■ **TASK TO COMPLETE**
Return every one of the entries below word for word, with no changes.

■ **RECORDS**
+-------+

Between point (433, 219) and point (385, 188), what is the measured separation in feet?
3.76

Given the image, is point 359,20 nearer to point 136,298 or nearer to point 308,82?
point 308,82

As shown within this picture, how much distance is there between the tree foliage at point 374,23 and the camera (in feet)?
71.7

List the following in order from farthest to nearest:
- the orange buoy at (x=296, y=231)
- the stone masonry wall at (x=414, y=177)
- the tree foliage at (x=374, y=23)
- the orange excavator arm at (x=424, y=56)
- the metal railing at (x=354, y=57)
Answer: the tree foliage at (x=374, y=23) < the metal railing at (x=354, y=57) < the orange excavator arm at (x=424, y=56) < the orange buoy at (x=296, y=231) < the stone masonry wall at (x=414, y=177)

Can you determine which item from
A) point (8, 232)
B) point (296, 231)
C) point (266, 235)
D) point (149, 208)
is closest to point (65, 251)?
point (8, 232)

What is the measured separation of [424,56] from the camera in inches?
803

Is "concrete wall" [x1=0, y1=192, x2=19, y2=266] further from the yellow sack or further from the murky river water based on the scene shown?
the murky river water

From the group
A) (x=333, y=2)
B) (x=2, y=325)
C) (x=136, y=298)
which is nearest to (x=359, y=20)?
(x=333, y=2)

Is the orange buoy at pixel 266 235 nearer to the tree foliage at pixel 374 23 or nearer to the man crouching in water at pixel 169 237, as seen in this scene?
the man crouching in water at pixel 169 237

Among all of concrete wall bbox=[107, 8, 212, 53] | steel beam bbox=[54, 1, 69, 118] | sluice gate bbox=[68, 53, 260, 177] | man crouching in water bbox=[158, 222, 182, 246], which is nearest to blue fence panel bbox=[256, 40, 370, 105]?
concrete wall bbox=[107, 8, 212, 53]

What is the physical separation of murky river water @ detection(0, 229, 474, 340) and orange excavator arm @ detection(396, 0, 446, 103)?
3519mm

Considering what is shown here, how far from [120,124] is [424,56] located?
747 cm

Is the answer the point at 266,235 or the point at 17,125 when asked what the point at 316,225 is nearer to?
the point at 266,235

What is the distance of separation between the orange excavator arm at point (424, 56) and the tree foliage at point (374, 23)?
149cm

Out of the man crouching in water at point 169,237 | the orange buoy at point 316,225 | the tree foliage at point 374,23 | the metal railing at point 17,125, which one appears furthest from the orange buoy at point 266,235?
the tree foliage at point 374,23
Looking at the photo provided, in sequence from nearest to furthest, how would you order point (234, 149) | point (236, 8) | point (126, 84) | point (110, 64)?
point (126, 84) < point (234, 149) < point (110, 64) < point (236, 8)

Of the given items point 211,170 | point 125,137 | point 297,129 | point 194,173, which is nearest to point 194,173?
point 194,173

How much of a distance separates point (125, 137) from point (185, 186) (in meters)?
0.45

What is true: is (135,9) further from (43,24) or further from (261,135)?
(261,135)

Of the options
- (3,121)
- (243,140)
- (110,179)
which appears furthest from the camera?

+-------+

■ **TASK SOLUTION**
Between point (433, 219) and point (385, 188), what is the measured separation in feet?
3.76

Given the image, is point 359,20 nearer to point 136,298 or nearer to point 308,82?
point 308,82

As shown within this picture, how much distance is there between the tree foliage at point 374,23 and the camera (in feet)?
71.7

List the following in order from farthest to nearest:
- the orange buoy at (x=296, y=231)
- the stone masonry wall at (x=414, y=177)
- the tree foliage at (x=374, y=23)
- the orange excavator arm at (x=424, y=56)
- the metal railing at (x=354, y=57)
Answer: the tree foliage at (x=374, y=23) < the metal railing at (x=354, y=57) < the orange excavator arm at (x=424, y=56) < the orange buoy at (x=296, y=231) < the stone masonry wall at (x=414, y=177)

Can you determine which item from
A) point (8, 232)
B) point (296, 231)
C) point (266, 235)
D) point (149, 208)
is closest to point (65, 251)?
point (8, 232)

What is the measured separation of [424,56] from the camera in inches?
803

Is "concrete wall" [x1=0, y1=192, x2=19, y2=266] further from the yellow sack or further from the murky river water based on the scene shown?
the murky river water

From the group
A) (x=333, y=2)
B) (x=2, y=325)
C) (x=136, y=298)
which is nearest to (x=359, y=20)?
(x=333, y=2)

Is the orange buoy at pixel 266 235 nearer to the tree foliage at pixel 374 23 or nearer to the man crouching in water at pixel 169 237, as seen in this scene?
the man crouching in water at pixel 169 237

Among all of concrete wall bbox=[107, 8, 212, 53] | steel beam bbox=[54, 1, 69, 118] | sluice gate bbox=[68, 53, 260, 177] | man crouching in water bbox=[158, 222, 182, 246], which is nearest to blue fence panel bbox=[256, 40, 370, 105]?
concrete wall bbox=[107, 8, 212, 53]

What is the physical separation of murky river water @ detection(0, 229, 474, 340) and orange excavator arm @ detection(396, 0, 446, 103)?
3519mm

Considering what is shown here, how far from [120,124] is [424,56] located?
747 cm

Is the answer the point at 266,235 or the point at 17,125 when asked what the point at 316,225 is nearer to?
the point at 266,235

What is the distance of separation between the orange excavator arm at point (424, 56) and the tree foliage at point (374, 23)?
149cm

Out of the man crouching in water at point 169,237 | the orange buoy at point 316,225 | the tree foliage at point 374,23 | the metal railing at point 17,125, which one appears furthest from the orange buoy at point 266,235?
the tree foliage at point 374,23
Looking at the photo provided, in sequence from nearest to furthest, how would you order point (234, 149) | point (236, 8) | point (126, 84) | point (110, 64)?
point (126, 84) < point (234, 149) < point (110, 64) < point (236, 8)

Of the given items point 211,170 | point 125,137 | point 297,129 | point 194,173, which is nearest to point 194,173?
point 194,173

How much of a distance separates point (125, 137) from point (185, 186) (in meters)?
0.45

What is true: is (135,9) further from (43,24) or further from (261,135)?
(261,135)

Of the options
- (3,121)
- (243,140)
- (110,179)
which appears furthest from the camera?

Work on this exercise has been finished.